L’esaltazione della Santa Croce sotto una nuova luce | Custodia Terrae Sanctae

L’esaltazione della Santa Croce sotto una nuova luce

Domenica 14 settembre. La festa del giorno, l’esaltazione della Santa Croce, celebrata sull’altare del Calvario al Santo Sepolcro, ha brillato quest’anno di luce nuova. La liturgia, presieduta da fra Artemio Vítores, vicario custodiale, ha seguito la liturgia tradizionale. E in senso proprio, però, che si deve intendere l’espressione "luce nuova".

Come Guardiani dei Luoghi Santi, i Francescani hanno una triplice missione: la preghiera, l’animazione spirituale e la manutenzione. È questa tutela del patrimonio che li ha spinti quest’anno ad iniziare i lavori di restauro nella cappella del Calvario.

Il Santo Sepolcro è simile ad un condominio costituito di spazi comuni e di spazi privati. Lo Statu Quo potrebbe essere considerato come il suo regolamento. Se tutti i lavori, tutte le sistemazioni, e, persino i tempi di pulizia nei luoghi comuni - nonché, naturalmente, i loro usi - sono strettamente codificati, i luoghi privati, i loro usi e la loro manutenzione sono lasciati alla discrezione dei proprietari.

"I lavori realizzati nella cappella del Calvario riguardano l’illuminazione" spiega Giuseppe Bellucci, direttore dell’impresa di famiglia Bellucci Echi e Luci di Martina Franca, in Italia. "Sono stati commissionati da fra Michele Piccirillo ofm, della Commissione custodiale di arte sacra, il quale si era reso conto che il mosaico si deteriorava qua e là sotto l’effetto del calore emesso da due delle lampade. Questa è stata la motivazione principale dei lavori. Tutta l’illuminazione è stata rivista. Abbiamo istallato delle lampade di tipo LED (Lampada a diodo elettroluminescente) che, oltre alla peculiarità di un consumo elettrico molto basso, hanno il vantaggio di non rilasciare calore. Tutto l’impianto di illuminazione, inoltre è stato pensato per valorizzare l’architettura stessa del luogo". Ed è vero che la cappella del Calvario, interamente illuminata, presenta un aspetto nuovo. I mosaici che ne ornano le volte usufruiscono adesso di una luce diffusa in modo uniforme, diventando, così, leggibili come non mai.
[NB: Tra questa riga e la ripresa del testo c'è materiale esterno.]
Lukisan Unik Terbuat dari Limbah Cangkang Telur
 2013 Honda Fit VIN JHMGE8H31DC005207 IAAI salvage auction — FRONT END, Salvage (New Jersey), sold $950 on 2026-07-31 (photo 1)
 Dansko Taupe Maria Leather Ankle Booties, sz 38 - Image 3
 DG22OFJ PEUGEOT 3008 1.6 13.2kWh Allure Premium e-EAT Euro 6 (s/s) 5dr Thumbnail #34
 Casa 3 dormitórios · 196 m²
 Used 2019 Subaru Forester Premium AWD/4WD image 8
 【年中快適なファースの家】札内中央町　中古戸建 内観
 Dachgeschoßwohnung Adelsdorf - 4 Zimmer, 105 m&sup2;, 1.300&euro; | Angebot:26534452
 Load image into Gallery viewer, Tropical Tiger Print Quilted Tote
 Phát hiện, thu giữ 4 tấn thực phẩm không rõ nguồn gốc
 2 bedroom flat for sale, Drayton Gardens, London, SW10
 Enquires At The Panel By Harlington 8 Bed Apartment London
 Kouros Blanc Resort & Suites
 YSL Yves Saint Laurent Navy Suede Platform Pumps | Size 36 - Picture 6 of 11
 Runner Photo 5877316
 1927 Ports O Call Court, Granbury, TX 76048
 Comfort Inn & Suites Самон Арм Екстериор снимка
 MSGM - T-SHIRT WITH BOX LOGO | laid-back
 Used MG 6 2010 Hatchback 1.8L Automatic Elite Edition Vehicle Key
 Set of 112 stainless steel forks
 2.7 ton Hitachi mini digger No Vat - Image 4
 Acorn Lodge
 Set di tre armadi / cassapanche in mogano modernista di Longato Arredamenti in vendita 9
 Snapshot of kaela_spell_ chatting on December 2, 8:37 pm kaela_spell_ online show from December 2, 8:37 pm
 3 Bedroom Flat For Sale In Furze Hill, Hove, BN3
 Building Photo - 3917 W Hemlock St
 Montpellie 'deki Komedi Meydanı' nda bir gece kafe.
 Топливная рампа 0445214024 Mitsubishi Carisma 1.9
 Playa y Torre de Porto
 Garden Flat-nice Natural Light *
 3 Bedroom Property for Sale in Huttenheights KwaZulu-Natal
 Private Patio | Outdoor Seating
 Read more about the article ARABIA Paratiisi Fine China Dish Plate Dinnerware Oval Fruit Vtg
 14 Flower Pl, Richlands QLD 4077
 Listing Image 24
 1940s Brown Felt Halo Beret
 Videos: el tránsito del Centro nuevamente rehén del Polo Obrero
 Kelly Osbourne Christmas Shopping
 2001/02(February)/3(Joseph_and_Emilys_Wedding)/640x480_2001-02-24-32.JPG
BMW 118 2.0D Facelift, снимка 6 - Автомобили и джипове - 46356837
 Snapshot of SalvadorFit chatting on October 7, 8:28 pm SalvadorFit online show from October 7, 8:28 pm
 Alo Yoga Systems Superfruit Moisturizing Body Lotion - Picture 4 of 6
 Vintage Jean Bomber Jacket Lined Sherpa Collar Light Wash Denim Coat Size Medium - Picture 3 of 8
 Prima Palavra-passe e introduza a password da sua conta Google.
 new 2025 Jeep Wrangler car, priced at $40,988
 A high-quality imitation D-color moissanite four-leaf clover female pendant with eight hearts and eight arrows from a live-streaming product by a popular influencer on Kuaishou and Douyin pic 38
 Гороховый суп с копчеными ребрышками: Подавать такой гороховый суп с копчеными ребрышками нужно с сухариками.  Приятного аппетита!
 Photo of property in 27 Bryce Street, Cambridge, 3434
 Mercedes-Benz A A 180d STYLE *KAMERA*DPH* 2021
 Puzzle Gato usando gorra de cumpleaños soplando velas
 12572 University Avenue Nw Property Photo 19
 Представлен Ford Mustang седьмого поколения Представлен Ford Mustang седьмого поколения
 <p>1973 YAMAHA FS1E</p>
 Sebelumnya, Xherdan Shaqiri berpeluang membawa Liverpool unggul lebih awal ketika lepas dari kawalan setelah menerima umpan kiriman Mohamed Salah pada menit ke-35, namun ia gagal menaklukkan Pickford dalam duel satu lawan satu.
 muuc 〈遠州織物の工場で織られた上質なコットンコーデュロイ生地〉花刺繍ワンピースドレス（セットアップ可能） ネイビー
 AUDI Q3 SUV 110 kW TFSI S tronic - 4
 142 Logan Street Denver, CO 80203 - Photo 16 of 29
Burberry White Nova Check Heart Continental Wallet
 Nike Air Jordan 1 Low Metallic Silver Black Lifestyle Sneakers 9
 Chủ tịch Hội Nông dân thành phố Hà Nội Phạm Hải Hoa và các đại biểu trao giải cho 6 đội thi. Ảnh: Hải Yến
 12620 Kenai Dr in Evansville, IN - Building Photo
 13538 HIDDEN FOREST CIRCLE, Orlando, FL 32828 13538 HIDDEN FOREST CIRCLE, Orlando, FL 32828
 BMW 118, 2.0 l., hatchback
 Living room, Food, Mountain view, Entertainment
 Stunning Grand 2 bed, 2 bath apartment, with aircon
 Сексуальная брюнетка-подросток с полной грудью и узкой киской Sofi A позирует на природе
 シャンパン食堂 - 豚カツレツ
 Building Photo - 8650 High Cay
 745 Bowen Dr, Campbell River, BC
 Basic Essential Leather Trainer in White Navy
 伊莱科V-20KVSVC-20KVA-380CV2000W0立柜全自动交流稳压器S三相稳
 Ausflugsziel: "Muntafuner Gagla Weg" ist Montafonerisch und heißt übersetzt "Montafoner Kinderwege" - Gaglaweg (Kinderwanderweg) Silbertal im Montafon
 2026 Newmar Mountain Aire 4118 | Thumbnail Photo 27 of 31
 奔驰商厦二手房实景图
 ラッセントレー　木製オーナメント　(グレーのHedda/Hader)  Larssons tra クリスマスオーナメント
Si percepisce in Giuseppe la soddisfazione professionale dell’artigiano che ha fatto un buon lavoro, ma, se ne parla con tanta emozione, è anche perché è cavaliere dell’Ordine del Santo Sepolcro, e, che, in questo modo, ha potuto, con discrezione, portare la sua pietra all’edificio.

E con questa nuova illuminazione che la celebrazione ha avuto inizio, davanti ad un’assemblea numerosa e raccolta. Nella sua omelia, fra Artemio Vítores ha ricordato le origini della festa, ricordando il 14 settembre 335 quando ebbe luogo la dedicazione della basilica costantiniana della Risurrezione. Una festa che, nella Chiesa primitiva ancora impregnata di cultura ebraica, si iscriveva nel solco spirituale della festa di Sukhot ("festa delle capanne" o dei Tabernacoli, spesso chiamata "Festa delle Tende"). È, però, sulla follia della Croce, trono di Gesù Nazareno re dei Giudei, che fra Artemio ha voluto centrare la sua riflessione. "La croce sembra essere una totale assurdità, un "suicidio della ragione" secondo l’espressione del filosofo Nietzsche. È questa croce, tuttavia, che sfoggiamo, che esaltiamo perché è il fondamento della nostra fede. "Gesù regna mediante la croce. Il Cristo è stato crocifisso per la tua salvezza, per la mia". Proprio questa salvezza ottenuta non con la spada ma con il legno della croce che l’assemblea ha festeggiato oggi. Non c’era, dunque, nell’adorazione della croce che ha concluso la celebrazione, la venerazione del dolore ma il riconoscimento della salvezza che ha ottenuto al genere umano. È questo che consente ai cristiani di cantare "O croce, unica nostra speranza".